Exercise and Physical Activity Recommendations

It is important to be physically active every day to maintain healthy lungs and to help your overall health. Try to make exercise and physical activity be part of your daily routine. Do exercise that you enjoy, exercising with a friend or family member, listening to music while you exercise, and try to make it fun. These ideas  can be helpful ways to motivate you.

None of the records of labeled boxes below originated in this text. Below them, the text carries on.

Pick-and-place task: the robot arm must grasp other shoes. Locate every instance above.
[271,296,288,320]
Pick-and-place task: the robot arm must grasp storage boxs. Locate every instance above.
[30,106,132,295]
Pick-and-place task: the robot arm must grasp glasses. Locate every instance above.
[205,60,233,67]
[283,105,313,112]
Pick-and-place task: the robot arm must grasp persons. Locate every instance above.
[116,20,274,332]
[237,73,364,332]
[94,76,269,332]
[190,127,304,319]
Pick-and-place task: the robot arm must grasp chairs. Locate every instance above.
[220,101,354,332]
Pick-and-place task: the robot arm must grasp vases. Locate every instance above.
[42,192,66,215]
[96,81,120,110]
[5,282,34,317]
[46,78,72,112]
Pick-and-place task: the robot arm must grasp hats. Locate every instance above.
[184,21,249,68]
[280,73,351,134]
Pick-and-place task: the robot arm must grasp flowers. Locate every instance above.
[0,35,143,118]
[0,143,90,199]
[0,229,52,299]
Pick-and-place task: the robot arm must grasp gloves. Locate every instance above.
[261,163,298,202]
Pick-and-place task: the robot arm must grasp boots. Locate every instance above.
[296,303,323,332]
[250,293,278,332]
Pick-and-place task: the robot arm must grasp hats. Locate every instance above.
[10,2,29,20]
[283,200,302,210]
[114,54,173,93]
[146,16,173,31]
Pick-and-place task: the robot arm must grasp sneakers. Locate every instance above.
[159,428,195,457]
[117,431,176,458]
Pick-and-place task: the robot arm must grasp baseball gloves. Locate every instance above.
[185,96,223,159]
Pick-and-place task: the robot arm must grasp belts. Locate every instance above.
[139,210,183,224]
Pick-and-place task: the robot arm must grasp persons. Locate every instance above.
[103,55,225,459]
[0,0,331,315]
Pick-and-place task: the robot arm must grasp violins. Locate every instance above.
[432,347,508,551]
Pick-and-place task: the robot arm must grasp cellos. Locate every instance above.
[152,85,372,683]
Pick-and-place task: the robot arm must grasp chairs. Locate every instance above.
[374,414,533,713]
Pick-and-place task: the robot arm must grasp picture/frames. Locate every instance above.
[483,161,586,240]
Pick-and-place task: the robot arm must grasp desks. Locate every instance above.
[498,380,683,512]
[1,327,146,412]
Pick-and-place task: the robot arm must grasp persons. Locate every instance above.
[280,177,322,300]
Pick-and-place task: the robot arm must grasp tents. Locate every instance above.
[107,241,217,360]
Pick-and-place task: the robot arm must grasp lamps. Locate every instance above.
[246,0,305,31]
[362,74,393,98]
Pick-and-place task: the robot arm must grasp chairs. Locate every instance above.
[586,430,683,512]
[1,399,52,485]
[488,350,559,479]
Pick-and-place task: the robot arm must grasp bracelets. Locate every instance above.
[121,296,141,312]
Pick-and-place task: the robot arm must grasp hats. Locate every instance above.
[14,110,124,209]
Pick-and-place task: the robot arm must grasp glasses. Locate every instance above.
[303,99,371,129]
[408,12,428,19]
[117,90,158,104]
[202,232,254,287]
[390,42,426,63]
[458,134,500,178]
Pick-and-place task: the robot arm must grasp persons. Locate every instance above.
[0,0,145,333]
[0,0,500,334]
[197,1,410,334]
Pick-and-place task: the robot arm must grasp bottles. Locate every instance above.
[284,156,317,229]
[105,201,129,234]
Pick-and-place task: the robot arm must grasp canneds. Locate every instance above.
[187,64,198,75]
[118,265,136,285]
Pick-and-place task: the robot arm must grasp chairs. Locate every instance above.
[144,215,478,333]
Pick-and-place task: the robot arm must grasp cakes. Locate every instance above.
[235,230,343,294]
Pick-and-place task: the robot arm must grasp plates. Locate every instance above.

The type of exercises you do will be influenced by many factors, but particularly your age, and your health (your lung function and your body composition e.g. muscle mass). Contact sports may need to be avoided by some individuals with CF with certain complications such as osteoporosis or liver disease – always discuss your exercise choice with your CF team if you are unsure. There are different types of exercise and each can help in different ways. Try to include different types of exercise in your weekly exercise plan. See below for examples of different types of exercise:

  • aerobic exercise: exercises which make your heart beat faster and you breathe faster. Aerobic exercise can be performed at a low to moderate intensity for example swimming, bike riding, or at high intensity such as sprint running, or HIIT (high-intensity interval training).
  • strength training: exercises performed at moderate to higher intensities that build muscle and bone strength, for example jumping, climbing, weight training.
  • flexibility exercises: these exercises help to keep your muscles, tendons and joints moving to their best ability and can help to prevent injuries if you do these exercises regularly.  

Your physiotherapist can work together with you and come up with an exercise program that works for you. Your physiotherapist may ask you to perform an exercise test each year, or at different times in your health journey. These tests may be called a modified shuttle test, a 6-minute walk test, a step test, or a test that you do in a special lab in the hospital. These tests can help you keep track of your fitness and your lung health.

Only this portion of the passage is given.